A key emerging characteristic of belzutifan-based therapies is their ability to produce a long-lasting duration of response. This creates a notable "tail of the curve" in survival plots, suggesting belzutifan adds significant durability to combination regimens.
Contrary to the assumption that two drugs are always more toxic than one, the Lenvatinib-Belzutifan combination in the LightSpark-011 trial presented a different, but not quantifiably worse, toxicity profile compared to cabozantinib monotherapy, challenging conventional thinking on combination therapy side effects.
An observed signal for cardiac dysfunction in the Lenvatinib-Belzutifan arm of a recent trial is causing concern among clinicians. The lack of detailed characterization for this toxicity makes it a significant point of discussion and an area requiring more data before the regimen's safety profile is fully understood.

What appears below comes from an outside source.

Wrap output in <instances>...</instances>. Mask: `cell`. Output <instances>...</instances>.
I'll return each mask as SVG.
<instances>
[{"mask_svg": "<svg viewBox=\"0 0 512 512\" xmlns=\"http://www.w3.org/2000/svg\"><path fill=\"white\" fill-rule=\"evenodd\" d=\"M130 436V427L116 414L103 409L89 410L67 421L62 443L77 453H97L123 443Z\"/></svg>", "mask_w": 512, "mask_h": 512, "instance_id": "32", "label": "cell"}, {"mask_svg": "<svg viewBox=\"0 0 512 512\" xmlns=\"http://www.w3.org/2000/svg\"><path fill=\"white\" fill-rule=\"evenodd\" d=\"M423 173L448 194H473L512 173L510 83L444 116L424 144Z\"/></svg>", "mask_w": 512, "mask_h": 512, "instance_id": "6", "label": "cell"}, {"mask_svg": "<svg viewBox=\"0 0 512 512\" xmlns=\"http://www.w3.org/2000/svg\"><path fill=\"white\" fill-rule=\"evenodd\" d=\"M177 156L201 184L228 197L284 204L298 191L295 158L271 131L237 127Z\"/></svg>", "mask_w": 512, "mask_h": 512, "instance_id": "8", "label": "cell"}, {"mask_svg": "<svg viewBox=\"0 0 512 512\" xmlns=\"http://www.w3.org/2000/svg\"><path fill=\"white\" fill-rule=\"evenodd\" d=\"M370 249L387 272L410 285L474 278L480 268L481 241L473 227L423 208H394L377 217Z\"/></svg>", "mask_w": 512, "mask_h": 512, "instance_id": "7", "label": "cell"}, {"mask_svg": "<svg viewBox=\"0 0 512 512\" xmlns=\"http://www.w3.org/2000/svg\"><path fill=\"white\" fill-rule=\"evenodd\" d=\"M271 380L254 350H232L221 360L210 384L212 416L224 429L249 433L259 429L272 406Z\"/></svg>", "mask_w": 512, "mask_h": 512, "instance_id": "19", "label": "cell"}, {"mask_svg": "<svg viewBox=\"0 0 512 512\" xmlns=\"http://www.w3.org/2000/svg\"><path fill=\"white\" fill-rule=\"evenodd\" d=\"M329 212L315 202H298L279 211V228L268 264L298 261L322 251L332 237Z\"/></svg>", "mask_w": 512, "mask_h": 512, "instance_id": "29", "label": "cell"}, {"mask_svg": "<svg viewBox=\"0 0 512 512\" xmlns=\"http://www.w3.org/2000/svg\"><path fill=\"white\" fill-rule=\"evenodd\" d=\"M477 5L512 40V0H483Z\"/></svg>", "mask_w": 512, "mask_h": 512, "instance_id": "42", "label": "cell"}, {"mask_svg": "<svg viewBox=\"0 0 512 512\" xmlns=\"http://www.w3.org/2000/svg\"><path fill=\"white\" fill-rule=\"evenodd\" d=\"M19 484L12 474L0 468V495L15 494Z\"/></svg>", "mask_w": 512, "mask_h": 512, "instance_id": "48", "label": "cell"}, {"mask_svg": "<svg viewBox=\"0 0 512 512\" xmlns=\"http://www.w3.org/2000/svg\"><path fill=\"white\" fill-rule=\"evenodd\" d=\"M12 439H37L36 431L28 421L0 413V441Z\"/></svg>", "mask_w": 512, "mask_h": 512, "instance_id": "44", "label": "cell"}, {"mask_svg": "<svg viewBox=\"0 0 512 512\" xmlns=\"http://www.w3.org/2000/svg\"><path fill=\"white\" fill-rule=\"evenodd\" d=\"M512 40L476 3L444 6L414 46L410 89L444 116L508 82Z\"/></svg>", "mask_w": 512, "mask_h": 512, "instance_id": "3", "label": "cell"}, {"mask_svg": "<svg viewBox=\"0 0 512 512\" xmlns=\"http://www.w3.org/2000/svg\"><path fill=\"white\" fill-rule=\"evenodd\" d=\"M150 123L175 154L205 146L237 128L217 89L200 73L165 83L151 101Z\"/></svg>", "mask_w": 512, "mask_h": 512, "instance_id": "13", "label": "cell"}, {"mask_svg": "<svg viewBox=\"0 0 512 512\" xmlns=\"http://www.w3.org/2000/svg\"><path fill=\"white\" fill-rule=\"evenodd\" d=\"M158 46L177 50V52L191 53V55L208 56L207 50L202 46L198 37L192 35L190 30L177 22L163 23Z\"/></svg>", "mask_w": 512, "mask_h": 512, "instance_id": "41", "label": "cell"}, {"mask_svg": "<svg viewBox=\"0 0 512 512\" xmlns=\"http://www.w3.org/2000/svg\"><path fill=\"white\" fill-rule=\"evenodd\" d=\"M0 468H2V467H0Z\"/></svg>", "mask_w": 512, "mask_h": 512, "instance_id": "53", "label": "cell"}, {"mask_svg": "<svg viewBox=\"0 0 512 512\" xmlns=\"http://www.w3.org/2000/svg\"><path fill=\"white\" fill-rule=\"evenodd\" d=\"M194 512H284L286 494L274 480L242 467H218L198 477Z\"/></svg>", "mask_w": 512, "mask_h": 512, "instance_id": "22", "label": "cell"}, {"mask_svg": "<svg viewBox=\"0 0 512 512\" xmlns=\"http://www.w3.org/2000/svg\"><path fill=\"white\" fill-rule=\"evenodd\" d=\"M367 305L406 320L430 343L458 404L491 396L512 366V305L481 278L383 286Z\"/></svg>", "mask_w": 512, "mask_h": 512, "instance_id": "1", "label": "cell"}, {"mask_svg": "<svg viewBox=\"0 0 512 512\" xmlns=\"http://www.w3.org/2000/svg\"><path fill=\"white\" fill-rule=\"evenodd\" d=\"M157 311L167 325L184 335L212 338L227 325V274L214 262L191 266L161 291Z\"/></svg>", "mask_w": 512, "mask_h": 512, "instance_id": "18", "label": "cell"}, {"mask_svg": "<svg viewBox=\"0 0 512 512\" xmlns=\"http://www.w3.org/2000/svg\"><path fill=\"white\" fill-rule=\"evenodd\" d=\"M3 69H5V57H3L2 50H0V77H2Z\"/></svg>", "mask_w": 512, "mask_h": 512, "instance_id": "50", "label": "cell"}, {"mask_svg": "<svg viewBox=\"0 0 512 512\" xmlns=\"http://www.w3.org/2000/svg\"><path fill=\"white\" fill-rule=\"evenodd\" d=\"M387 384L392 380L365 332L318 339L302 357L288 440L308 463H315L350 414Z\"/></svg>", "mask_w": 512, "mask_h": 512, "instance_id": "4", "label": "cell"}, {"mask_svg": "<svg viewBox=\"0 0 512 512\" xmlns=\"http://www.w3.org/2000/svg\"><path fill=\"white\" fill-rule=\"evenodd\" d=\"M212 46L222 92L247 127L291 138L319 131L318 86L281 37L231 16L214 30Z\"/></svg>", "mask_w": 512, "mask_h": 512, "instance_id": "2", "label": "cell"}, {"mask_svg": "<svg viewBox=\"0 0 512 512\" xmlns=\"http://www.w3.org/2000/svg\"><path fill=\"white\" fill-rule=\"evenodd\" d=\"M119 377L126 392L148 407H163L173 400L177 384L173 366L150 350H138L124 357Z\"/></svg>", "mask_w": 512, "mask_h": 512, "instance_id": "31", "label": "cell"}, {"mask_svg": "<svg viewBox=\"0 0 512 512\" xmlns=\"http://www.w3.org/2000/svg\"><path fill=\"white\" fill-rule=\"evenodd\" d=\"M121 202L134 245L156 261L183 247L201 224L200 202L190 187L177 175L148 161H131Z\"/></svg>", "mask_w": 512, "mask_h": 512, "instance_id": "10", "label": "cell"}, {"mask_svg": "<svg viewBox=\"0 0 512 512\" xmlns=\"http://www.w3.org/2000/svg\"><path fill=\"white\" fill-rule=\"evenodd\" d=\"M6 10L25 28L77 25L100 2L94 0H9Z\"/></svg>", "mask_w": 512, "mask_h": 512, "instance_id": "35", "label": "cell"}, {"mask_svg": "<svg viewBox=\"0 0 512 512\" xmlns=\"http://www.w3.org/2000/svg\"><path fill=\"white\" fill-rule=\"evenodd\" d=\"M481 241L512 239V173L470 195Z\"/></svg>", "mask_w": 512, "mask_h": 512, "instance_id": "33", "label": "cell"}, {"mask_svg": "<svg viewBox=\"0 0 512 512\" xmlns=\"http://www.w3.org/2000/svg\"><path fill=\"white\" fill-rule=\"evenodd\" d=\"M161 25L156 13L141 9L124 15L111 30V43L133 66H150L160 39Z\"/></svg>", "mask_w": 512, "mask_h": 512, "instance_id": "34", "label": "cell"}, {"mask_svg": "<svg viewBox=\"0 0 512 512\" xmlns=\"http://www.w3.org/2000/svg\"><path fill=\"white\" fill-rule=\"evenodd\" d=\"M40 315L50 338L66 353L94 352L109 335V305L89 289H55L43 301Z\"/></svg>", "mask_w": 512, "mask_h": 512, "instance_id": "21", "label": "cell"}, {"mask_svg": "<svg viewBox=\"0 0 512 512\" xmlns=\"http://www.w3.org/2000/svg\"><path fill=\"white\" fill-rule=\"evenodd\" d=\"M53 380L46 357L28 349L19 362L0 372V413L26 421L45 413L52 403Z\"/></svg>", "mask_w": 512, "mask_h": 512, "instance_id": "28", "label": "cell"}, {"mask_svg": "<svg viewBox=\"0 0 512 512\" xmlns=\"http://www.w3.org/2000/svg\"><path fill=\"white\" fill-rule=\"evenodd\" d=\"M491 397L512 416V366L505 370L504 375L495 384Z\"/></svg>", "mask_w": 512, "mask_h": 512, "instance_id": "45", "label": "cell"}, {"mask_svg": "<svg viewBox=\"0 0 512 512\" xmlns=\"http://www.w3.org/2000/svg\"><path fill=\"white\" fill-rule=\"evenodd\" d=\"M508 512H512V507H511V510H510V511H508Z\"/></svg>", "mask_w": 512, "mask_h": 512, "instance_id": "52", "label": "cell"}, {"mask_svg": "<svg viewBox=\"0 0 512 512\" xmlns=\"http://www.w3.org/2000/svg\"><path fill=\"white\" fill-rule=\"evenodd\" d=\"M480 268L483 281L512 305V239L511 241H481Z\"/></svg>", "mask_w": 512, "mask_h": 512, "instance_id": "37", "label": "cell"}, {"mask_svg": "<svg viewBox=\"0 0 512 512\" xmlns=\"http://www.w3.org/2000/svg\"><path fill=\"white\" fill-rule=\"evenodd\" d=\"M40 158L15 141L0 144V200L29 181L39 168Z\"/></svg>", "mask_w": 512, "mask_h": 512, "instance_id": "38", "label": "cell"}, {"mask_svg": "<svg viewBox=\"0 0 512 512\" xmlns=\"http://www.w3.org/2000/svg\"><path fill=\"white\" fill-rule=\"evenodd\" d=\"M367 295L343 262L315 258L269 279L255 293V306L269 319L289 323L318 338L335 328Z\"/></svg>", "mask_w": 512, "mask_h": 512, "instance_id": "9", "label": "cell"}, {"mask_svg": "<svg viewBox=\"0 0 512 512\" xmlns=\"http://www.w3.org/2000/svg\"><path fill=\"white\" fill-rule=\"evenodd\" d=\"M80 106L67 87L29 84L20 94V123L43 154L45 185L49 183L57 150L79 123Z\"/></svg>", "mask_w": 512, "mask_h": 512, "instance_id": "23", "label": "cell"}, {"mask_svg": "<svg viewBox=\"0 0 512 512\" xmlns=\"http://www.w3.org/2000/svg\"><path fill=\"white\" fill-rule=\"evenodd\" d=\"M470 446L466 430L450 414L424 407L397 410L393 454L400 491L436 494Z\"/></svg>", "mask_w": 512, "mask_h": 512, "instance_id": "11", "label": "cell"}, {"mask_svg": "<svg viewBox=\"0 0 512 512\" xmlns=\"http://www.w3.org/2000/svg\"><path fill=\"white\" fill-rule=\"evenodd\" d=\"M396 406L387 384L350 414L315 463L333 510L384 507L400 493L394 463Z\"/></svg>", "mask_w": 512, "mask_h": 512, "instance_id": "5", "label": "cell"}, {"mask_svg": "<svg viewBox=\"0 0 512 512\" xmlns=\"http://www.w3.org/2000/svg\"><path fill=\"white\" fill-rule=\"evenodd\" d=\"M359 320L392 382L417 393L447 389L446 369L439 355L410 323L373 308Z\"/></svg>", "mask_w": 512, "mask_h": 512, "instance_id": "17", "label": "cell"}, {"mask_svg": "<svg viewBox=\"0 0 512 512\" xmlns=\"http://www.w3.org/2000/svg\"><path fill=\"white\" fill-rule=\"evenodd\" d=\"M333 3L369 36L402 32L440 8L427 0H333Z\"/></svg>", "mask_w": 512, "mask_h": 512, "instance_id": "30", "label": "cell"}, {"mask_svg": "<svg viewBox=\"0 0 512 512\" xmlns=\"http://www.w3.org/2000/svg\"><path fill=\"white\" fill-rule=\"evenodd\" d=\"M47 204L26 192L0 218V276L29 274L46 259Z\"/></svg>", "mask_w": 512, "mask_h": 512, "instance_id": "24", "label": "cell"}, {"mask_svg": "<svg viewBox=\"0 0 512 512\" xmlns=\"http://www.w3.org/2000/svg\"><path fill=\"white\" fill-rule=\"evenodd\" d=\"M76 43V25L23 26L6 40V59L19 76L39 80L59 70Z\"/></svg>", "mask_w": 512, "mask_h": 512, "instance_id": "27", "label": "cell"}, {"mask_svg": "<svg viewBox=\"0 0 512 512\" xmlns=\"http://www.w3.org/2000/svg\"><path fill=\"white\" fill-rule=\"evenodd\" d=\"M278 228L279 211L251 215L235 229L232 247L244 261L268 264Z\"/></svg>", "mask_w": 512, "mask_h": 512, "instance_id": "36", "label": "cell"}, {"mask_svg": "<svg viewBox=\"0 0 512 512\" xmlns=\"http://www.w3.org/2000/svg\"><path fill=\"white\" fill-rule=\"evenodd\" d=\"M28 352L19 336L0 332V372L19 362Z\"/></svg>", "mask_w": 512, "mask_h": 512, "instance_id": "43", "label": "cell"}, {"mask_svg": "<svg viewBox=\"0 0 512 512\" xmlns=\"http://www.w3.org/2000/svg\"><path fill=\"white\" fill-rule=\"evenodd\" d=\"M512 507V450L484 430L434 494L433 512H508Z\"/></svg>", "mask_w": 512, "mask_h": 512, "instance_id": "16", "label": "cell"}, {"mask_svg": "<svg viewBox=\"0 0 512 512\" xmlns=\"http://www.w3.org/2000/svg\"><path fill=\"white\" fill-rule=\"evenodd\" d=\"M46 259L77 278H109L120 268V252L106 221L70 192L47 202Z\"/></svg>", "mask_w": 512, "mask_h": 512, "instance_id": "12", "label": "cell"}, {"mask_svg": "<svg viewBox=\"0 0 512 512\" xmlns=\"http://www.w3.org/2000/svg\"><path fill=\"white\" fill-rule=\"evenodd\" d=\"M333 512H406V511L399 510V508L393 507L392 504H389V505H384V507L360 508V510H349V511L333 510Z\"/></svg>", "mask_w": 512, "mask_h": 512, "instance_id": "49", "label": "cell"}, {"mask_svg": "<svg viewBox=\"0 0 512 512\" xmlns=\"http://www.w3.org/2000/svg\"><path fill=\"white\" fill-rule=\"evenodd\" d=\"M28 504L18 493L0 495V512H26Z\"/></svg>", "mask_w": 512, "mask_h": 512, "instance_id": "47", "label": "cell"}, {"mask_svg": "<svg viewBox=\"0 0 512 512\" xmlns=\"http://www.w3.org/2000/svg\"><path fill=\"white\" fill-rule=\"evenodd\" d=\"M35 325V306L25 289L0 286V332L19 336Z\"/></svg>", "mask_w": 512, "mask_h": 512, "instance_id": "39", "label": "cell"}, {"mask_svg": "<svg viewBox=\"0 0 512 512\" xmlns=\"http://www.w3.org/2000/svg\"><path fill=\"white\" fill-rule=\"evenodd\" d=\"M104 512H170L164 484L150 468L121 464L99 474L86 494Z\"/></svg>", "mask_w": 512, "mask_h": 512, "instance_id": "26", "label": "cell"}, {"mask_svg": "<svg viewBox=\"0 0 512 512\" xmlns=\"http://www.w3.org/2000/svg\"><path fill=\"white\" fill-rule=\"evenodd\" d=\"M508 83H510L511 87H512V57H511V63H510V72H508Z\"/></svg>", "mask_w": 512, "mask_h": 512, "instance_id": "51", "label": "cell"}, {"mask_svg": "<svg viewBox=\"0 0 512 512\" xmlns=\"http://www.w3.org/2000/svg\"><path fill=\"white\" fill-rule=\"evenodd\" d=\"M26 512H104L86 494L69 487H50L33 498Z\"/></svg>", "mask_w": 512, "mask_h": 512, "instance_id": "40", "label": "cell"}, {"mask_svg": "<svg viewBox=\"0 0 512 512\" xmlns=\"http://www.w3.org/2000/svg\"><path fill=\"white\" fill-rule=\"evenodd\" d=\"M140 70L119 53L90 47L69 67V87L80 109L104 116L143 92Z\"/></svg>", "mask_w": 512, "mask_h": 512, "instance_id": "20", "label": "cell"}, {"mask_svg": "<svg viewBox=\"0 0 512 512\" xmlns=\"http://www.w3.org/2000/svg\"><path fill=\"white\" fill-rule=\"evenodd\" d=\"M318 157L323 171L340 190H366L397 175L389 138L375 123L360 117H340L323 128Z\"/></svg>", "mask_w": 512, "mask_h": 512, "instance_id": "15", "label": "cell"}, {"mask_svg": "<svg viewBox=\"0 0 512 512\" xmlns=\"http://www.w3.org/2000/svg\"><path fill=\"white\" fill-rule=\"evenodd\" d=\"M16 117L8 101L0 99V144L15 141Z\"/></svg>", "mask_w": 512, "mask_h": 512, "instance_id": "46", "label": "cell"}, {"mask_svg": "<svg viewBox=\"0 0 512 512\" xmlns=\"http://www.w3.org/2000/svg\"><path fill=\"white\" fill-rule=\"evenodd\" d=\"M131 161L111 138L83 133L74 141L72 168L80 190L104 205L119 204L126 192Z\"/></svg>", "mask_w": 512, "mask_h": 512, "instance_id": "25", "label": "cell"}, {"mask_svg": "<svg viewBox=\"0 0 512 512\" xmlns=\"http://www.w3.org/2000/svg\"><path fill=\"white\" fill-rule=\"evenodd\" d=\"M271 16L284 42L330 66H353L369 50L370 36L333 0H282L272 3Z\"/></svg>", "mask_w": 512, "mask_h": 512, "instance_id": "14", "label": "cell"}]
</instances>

Across multiple recent trials, a consistent finding is that if a bladder cancer patient's circulating tumor DNA (ctDNA) does not clear after treatment, it is an extremely poor prognostic sign. This strong signal suggests that these patients should likely be switched to a different therapeutic approach immediately.
The addition of belzutifan to adjuvant pembrolizumab for kidney cancer exacerbates the existing problem of over-treatment. Since about half of patients are already cured by surgery alone, this combination strategy means "doubly over-treating" a large population with added toxicity for no additional benefit.
Despite some positive clinical trial data for AKT inhibitors in prostate cancer, expert opinion suggests this class of drugs is unlikely to see the light of day in routine clinical practice. Skepticism remains about their overall impact, with a feeling that they do not represent a new, meaningful chapter for treatment.
The transformative efficacy of EV-Pembro has ushered in a new, aggressive treatment philosophy for both muscle-invasive and metastatic bladder cancer. The approach is to administer the combination upfront to gain rapid disease control, and only then make subsequent decisions about surgery, radiation, or further therapy.
Subgroup analysis from the LightSpark-011 trial suggests a clear gradation of benefit for the lenvatinib-belzutifan combination. Favorable-risk patients appeared to benefit the most, while the benefit diminished in intermediate and poor-risk groups, pointing towards a potential patient selection strategy based on IMDC risk.
The demonstrated superiority of the enfortumab vedotin (EV) and pembrolizumab combination over platinum chemotherapy has effectively made the Galski criteria, used for determining cisplatin eligibility, irrelevant. This marks a major paradigm shift in how frontline bladder cancer is approached, moving beyond platinum-based decisions.
Achieving a pathologic complete response (path CR) in the bladder after neoadjuvant therapy is a marker of drug efficacy, not a signal to stop treatment. Because patients die from metastatic, not local, disease, a path CR should be seen as a reason to "double down" on the effective systemic therapy to eradicate micrometastases.
A contrarian viewpoint, dubbed the "Gillison Paradox," argues that patients achieving a complete response are precisely the ones who should receive more therapy. Their strong response indicates drug sensitivity, making it logical to continue treatment to eradicate any remaining micrometastatic disease, rather than de-escalating.
Recent phase 3 trial data highlights a significant gap in care for metastatic castration-resistant prostate cancer (mCRPC). Despite clear guideline recommendations, only about half of patients in the trial received bone-targeted agents, exposing a concerning real-world trend of underutilization of standard-of-care supportive therapy.